BEGIN Input

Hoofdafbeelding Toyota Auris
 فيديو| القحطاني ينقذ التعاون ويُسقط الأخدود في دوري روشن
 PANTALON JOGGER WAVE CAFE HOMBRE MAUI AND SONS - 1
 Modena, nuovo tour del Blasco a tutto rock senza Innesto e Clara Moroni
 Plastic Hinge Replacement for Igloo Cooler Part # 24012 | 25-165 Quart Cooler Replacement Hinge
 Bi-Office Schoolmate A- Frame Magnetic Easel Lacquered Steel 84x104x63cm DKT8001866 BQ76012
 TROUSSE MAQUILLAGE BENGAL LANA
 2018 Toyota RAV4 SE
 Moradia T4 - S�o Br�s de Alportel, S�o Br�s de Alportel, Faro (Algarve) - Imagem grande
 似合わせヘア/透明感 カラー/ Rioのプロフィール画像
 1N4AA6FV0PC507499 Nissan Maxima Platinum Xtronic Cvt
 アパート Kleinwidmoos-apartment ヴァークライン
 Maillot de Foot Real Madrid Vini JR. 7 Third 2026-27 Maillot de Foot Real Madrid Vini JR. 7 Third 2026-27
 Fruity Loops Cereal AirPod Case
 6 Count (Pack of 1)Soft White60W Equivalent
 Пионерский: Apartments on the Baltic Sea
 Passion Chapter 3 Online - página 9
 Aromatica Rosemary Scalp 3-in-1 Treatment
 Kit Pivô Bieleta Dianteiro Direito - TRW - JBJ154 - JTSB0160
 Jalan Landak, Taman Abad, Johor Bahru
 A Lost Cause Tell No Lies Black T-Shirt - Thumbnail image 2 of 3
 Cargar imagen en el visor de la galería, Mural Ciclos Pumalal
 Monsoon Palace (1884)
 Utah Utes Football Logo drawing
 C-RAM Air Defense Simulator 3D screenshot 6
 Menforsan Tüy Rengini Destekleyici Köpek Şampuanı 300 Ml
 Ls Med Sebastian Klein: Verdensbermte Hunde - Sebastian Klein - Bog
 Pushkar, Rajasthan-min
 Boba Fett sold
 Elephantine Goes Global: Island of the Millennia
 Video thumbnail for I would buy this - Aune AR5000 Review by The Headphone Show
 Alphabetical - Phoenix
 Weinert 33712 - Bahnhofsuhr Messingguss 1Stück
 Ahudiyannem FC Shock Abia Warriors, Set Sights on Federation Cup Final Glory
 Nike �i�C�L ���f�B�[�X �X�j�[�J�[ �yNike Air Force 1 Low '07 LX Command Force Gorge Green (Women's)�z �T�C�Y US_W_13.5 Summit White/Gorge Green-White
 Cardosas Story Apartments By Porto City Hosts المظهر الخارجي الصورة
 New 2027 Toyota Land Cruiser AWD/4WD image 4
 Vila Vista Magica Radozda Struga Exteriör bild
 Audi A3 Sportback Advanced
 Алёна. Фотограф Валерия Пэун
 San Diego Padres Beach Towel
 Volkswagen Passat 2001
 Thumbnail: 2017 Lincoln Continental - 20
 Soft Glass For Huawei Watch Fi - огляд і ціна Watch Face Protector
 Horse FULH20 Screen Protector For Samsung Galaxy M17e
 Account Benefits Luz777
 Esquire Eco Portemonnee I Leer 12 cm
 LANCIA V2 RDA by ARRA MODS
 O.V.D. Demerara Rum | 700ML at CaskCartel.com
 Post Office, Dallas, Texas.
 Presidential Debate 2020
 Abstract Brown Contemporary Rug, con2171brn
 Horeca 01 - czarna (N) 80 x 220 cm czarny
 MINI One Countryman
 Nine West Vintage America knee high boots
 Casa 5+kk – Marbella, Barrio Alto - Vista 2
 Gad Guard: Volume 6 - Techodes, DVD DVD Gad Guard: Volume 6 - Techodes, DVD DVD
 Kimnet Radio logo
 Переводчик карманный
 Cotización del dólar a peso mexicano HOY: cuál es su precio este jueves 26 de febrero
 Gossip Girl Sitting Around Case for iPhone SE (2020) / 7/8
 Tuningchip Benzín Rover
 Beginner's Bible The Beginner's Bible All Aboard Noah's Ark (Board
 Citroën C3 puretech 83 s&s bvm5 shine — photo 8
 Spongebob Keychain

END Input

* Prompt *
What you output should match every line above exactly.

* Task solution *
Hoofdafbeelding Toyota Auris
 فيديو| القحطاني ينقذ التعاون ويُسقط الأخدود في دوري روشن
 PANTALON JOGGER WAVE CAFE HOMBRE MAUI AND SONS - 1
 Modena, nuovo tour del Blasco a tutto rock senza Innesto e Clara Moroni
 Plastic Hinge Replacement for Igloo Cooler Part # 24012 | 25-165 Quart Cooler Replacement Hinge
 Bi-Office Schoolmate A- Frame Magnetic Easel Lacquered Steel 84x104x63cm DKT8001866 BQ76012
 TROUSSE MAQUILLAGE BENGAL LANA
 2018 Toyota RAV4 SE
 Moradia T4 - S�o Br�s de Alportel, S�o Br�s de Alportel, Faro (Algarve) - Imagem grande
 似合わせヘア/透明感 カラー/ Rioのプロフィール画像
 1N4AA6FV0PC507499 Nissan Maxima Platinum Xtronic Cvt
 アパート Kleinwidmoos-apartment ヴァークライン
 Maillot de Foot Real Madrid Vini JR. 7 Third 2026-27 Maillot de Foot Real Madrid Vini JR. 7 Third 2026-27
 Fruity Loops Cereal AirPod Case
 6 Count (Pack of 1)Soft White60W Equivalent
 Пионерский: Apartments on the Baltic Sea
 Passion Chapter 3 Online - página 9
 Aromatica Rosemary Scalp 3-in-1 Treatment
 Kit Pivô Bieleta Dianteiro Direito - TRW - JBJ154 - JTSB0160
 Jalan Landak, Taman Abad, Johor Bahru
 A Lost Cause Tell No Lies Black T-Shirt - Thumbnail image 2 of 3
 Cargar imagen en el visor de la galería, Mural Ciclos Pumalal
 Monsoon Palace (1884)
 Utah Utes Football Logo drawing
 C-RAM Air Defense Simulator 3D screenshot 6
 Menforsan Tüy Rengini Destekleyici Köpek Şampuanı 300 Ml
 Ls Med Sebastian Klein: Verdensbermte Hunde - Sebastian Klein - Bog
 Pushkar, Rajasthan-min
 Boba Fett sold
 Elephantine Goes Global: Island of the Millennia
 Video thumbnail for I would buy this - Aune AR5000 Review by The Headphone Show
 Alphabetical - Phoenix
 Weinert 33712 - Bahnhofsuhr Messingguss 1Stück
 Ahudiyannem FC Shock Abia Warriors, Set Sights on Federation Cup Final Glory
 Nike �i�C�L ���f�B�[�X �X�j�[�J�[ �yNike Air Force 1 Low '07 LX Command Force Gorge Green (Women's)�z �T�C�Y US_W_13.5 Summit White/Gorge Green-White
 Cardosas Story Apartments By Porto City Hosts المظهر الخارجي الصورة
 New 2027 Toyota Land Cruiser AWD/4WD image 4
 Vila Vista Magica Radozda Struga Exteriör bild
 Audi A3 Sportback Advanced
 Алёна. Фотограф Валерия Пэун
 San Diego Padres Beach Towel
 Volkswagen Passat 2001
 Thumbnail: 2017 Lincoln Continental - 20
 Soft Glass For Huawei Watch Fi - огляд і ціна Watch Face Protector
 Horse FULH20 Screen Protector For Samsung Galaxy M17e
 Account Benefits Luz777
 Esquire Eco Portemonnee I Leer 12 cm
 LANCIA V2 RDA by ARRA MODS
 O.V.D. Demerara Rum | 700ML at CaskCartel.com
 Post Office, Dallas, Texas.
 Presidential Debate 2020
 Abstract Brown Contemporary Rug, con2171brn
 Horeca 01 - czarna (N) 80 x 220 cm czarny
 MINI One Countryman
 Nine West Vintage America knee high boots
 Casa 5+kk – Marbella, Barrio Alto - Vista 2
 Gad Guard: Volume 6 - Techodes, DVD DVD Gad Guard: Volume 6 - Techodes, DVD DVD
 Kimnet Radio logo
 Переводчик карманный
 Cotización del dólar a peso mexicano HOY: cuál es su precio este jueves 26 de febrero
 Gossip Girl Sitting Around Case for iPhone SE (2020) / 7/8
 Tuningchip Benzín Rover
 Beginner's Bible The Beginner's Bible All Aboard Noah's Ark (Board
 Citroën C3 puretech 83 s&s bvm5 shine — photo 8
 Spongebob Keychain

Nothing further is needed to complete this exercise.